Por Rosa María Britos Ruiz
Primeros días de abril, Pascuas. Había estado recorriendo algunas de las ciudades más cosmopolitas: Londres, París, Barcelona, Florencia. Pero quisiera hacer un alto en el trayecto de Florencia a Praga.
Florencia me despidió con lluvia y frío. Llegué a la estación central de trenes un par de horas antes de la partida de mi tren nocturno. Sentía una gran ansiedad por saber cómo sería el viaje, con quiénes compartiría la cabina, ya que había comprado una cucheta en una cabina con capacidad para seis pasajeras.
Al acercarme al coche correspondiente, dos guardas se aproximaron para pedirme pasaporte y ticket, en alemán por supuesto. Y ahí empecé a vivenciar lo extraño de las barreras idiomáticas. Que no son tales. Yo formulaba las preguntas en inglés y ellas respondían en alemán. No pregunten cómo fue, pero nos entendíamos igual. Creo que al viajar sola, las antenas se despliegan al máximo y captamos todas las señales posibles, sin importar el idioma. Las damas me indicaron muy amablemente cuál era mi cabina. Y cuando supe con quién la compartiría sentí un gran alivio y fascinación a la vez.
De los seis lugares, sólo se habían vendido dos. La otra pasajera resultó ser una monje tibetana. En el momento en que iba a entrar al compartimento, ella estaba sentada con las piernas cruzadas y los brazos en ele, en su clásica postura de meditación. Y para no invadirla golpeé la ventana. Me hizo una reverencia con la cabeza y esbozó una suave sonrisa. Era una mujer austríaca. Intercambiamos varios saludos hasta que acordamos que hablaríamos en inglés. Tuvimos una gran conversación, yo llevaba en la mano el catálogo de las obras expuestas en la Galería de los Uffizi, y empezamos hablando de arte. Luego, al tener un poco más de confianza me animé a preguntarle cómo era su vida en el monasterio, su cosmovisión del mundo y todo lo que pude. Por demás interesante. Eso es lo maravilloso de viajar sola, que nunca se sabe quién se nos puede cruzar en el camino.
El viaje era largo, pero la noche nos resultó corta para nuestra charla. Una vez en Viena bajamos las dos rápidamente, ya que los trenes se detienen unos minutos. Y así la vi alejarse, ataviada en su túnica maíz y bordó. Fuimos muy pocos los pasajeros que descendimos allí. En un instante los andenes quedaron desiertos nuevamente. El frío era impresionante, pero las plataformas eran techadas y con una pequeña cabina vidriada para aguardar la llegada del servicio.
Al llegar a Praga, nuevamente a transpirar la camiseta.
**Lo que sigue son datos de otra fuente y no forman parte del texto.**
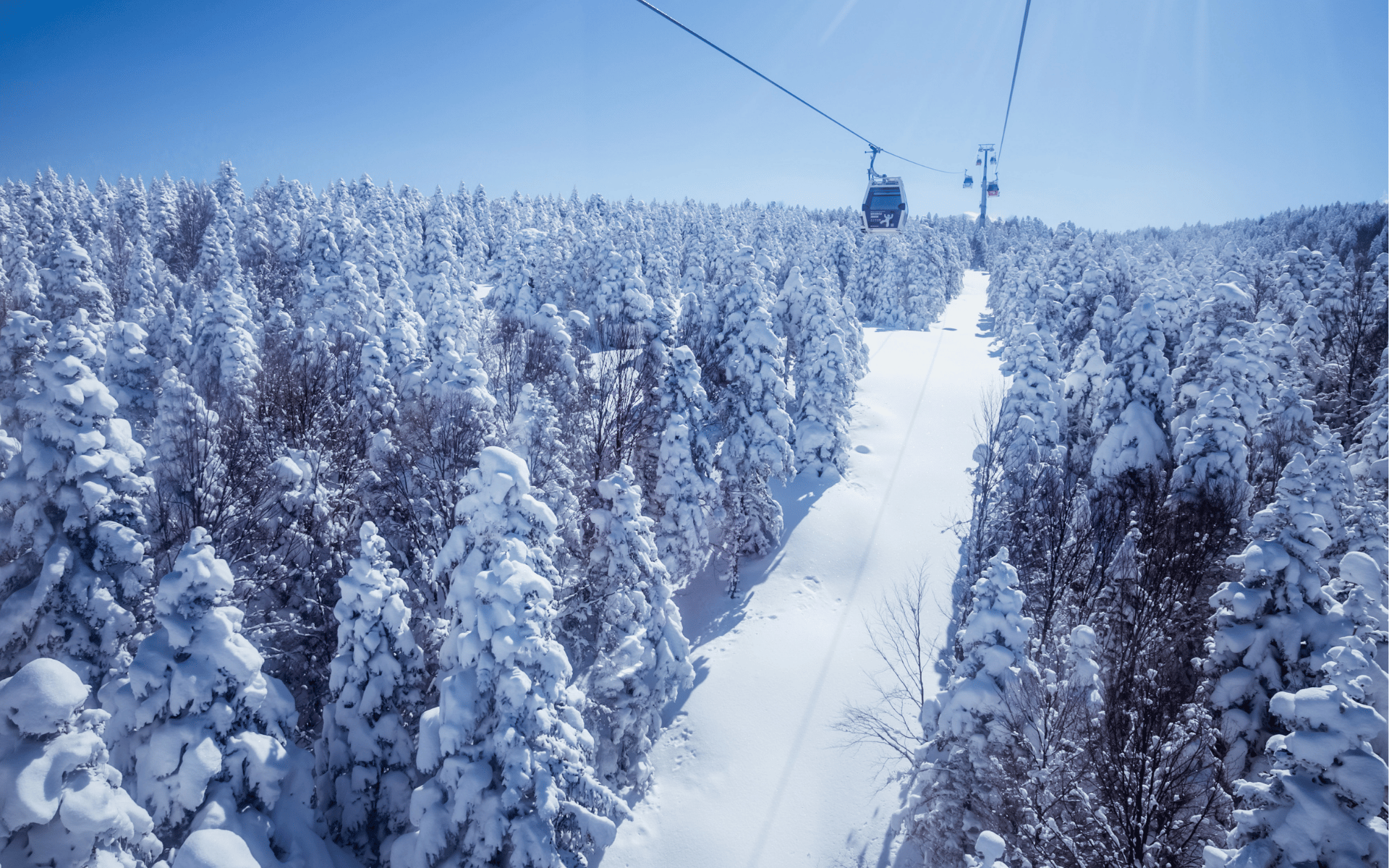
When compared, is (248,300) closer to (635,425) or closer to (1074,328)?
(635,425)

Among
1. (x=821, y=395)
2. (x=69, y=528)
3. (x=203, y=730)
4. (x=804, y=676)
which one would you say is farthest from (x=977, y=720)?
(x=821, y=395)

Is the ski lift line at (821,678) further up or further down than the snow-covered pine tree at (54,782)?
further down

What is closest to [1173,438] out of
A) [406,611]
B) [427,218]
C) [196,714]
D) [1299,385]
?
[1299,385]

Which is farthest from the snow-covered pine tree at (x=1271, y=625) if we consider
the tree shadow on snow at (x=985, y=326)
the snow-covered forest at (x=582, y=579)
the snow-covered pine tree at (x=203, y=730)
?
the tree shadow on snow at (x=985, y=326)

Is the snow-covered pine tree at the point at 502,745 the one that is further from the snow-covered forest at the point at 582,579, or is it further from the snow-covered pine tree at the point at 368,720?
the snow-covered pine tree at the point at 368,720

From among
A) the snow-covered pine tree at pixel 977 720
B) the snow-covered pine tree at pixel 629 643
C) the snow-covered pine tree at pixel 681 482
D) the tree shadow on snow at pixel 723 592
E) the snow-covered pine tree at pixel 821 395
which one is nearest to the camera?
the snow-covered pine tree at pixel 977 720

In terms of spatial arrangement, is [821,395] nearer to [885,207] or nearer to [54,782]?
[885,207]

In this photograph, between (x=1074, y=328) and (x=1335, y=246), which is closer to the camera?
(x=1074, y=328)
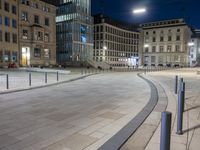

Otra vez el idioma. Tenía dos maneras de llegar al hotel, por metro o tranvía. Sí, así es, prácticamente gran porcentaje de los medios de transporte está dominado por los antiguos y elegantes tranvías. Yo jamás había visto uno. Sólo había oído las historias de mi abuelo Aurelio, que vino de España con tan sólo 4 años. Usaba el tranvía todos los días para ir al colegio. A mí me parecía increíble verlos tan de cerca. Los oficiales me recomendaron que tomara uno, ya que el trayecto era más sencillo que con el metro. Claro, una cosa es tomar el metro, donde las estaciones son fijas, y otra es tomar un tranvía, que también tiene paradas, pero yo las desconocía. Una vez adquirido el ticket para viajar los cuatro días, siempre recomendable para ahorrar dinero, salí de la estación rumbo a las paradas. Praga me recibió con aguanieve. Si bien el frío era intenso, nunca había visto aguanieve. Yo llevaba un sombrero violeta de piel de camello. Ese momento me pareció mágico.